Sat, Mar 19, 2011 - Page 8 News List

Information revolution and state security

By Peter Mattis

The Liaoning Provincial State Security Department last month set up a tip-line allowing Chinese citizens who witness violations of state security to text alerts to the department. At the same time, the Ministry of State Security’s (MSS) Liaoning office disconnected its phone line. Adapting to modernity in this way suggests that the ministry is making an effort to keep up with the times as the younger generation embraces new forms of communications and information technologies. This in turn raises serious questions about the typical Western narrative that blithely assumes the free flow of information will inevitably challenge Beijing’s ability to maintain stability.

Such changes seem minor, but the MSS’ growing mastery of the information revolution was one of the main reasons academics with the Stockholm International Peace Research Institute (SIPRI) concluded that the ministry’s influence was on the rise.

Western commentators typically and optimistically view new communications technology, especially social media, as a challenge to state power. The basis for this claim is that technology allows individuals to circumvent government control. This may well be true, but Beijing has chosen a path that does not involve total control. The infamous “Fifty Cent Party” of citizens paid to influence debate and stifle anti-government Internet posts suggests that Beijing has decided that a more subtle hand today, could avoid the need for an iron fist tomorrow.

However, information technology offers the MSS and other internal security organizations an opportunity to more easily identify key people or communications nodes for dissenting groups. The electronic breadcrumbs left behind allow investigators to trace and mine Internet servers for user activity. The more active users are, the easier it is for them to be identified. The principal MSS targets are individuals who hold together a rich web of dissident communication.

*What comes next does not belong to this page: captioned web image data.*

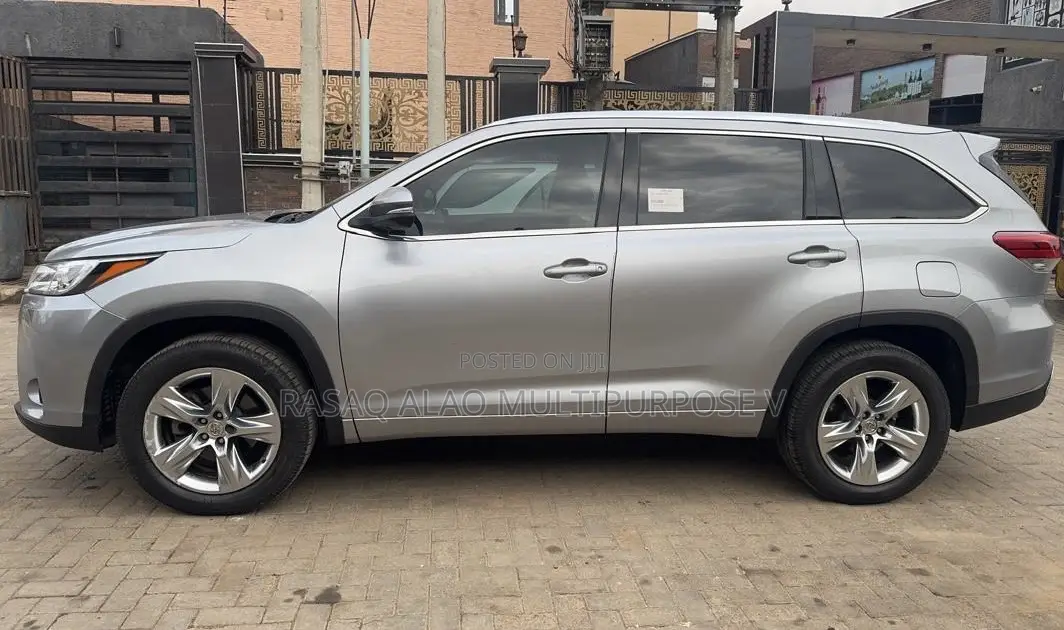 Toyota Highlander Limited 4dr SUV (3.5L 6cyl 6A) 2015 Silver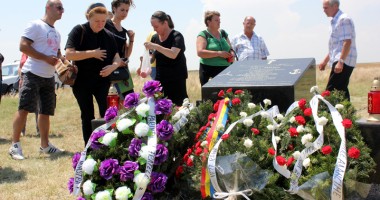 Jale și lacrimi amare pentru militarii morți în accidentul aviatic de la Tuzla - 2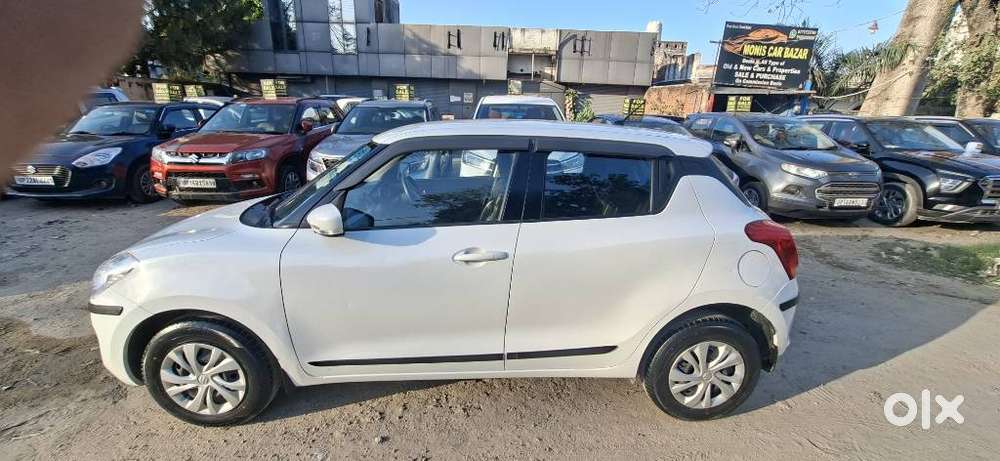 Maruti Suzuki Swift Vxi + Manual, 2020, Petrol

There are many new tools for communication and control, but social media in particular are a double-edged sword. While they allow users to transmit data rapidly across an online community, the same tools enhance the security services’ ability to identify which individuals are most important when it comes to connecting geographically disparate groups of users. In China, where the nightmare scenario is a series of connected, rather than individual, mass incidents, the capability to identify key users is vital to the government’s efforts to ensure disputes remain local.

The move from personal to virtual meeting spaces also gives the security services a much overlooked tool to lure dissidents out into the open. Social engineering — an alleged Chinese tool for gaining access to networks — also enables the security services to engineer personal contacts and flush out otherwise anonymous users.

The optimists insist such security efforts are doomed to fail, but the aftermath of the disputed Iranian elections in June suggests otherwise. Iranian security services analyzed Facebook and Twitter activity and started pinpointing troublesome users at home and abroad. Although we do not know what happened inside Iran to such users, many Iranian immigrants received phone calls from relatives in Iran where family members passed the telephone to security officers who had made the call.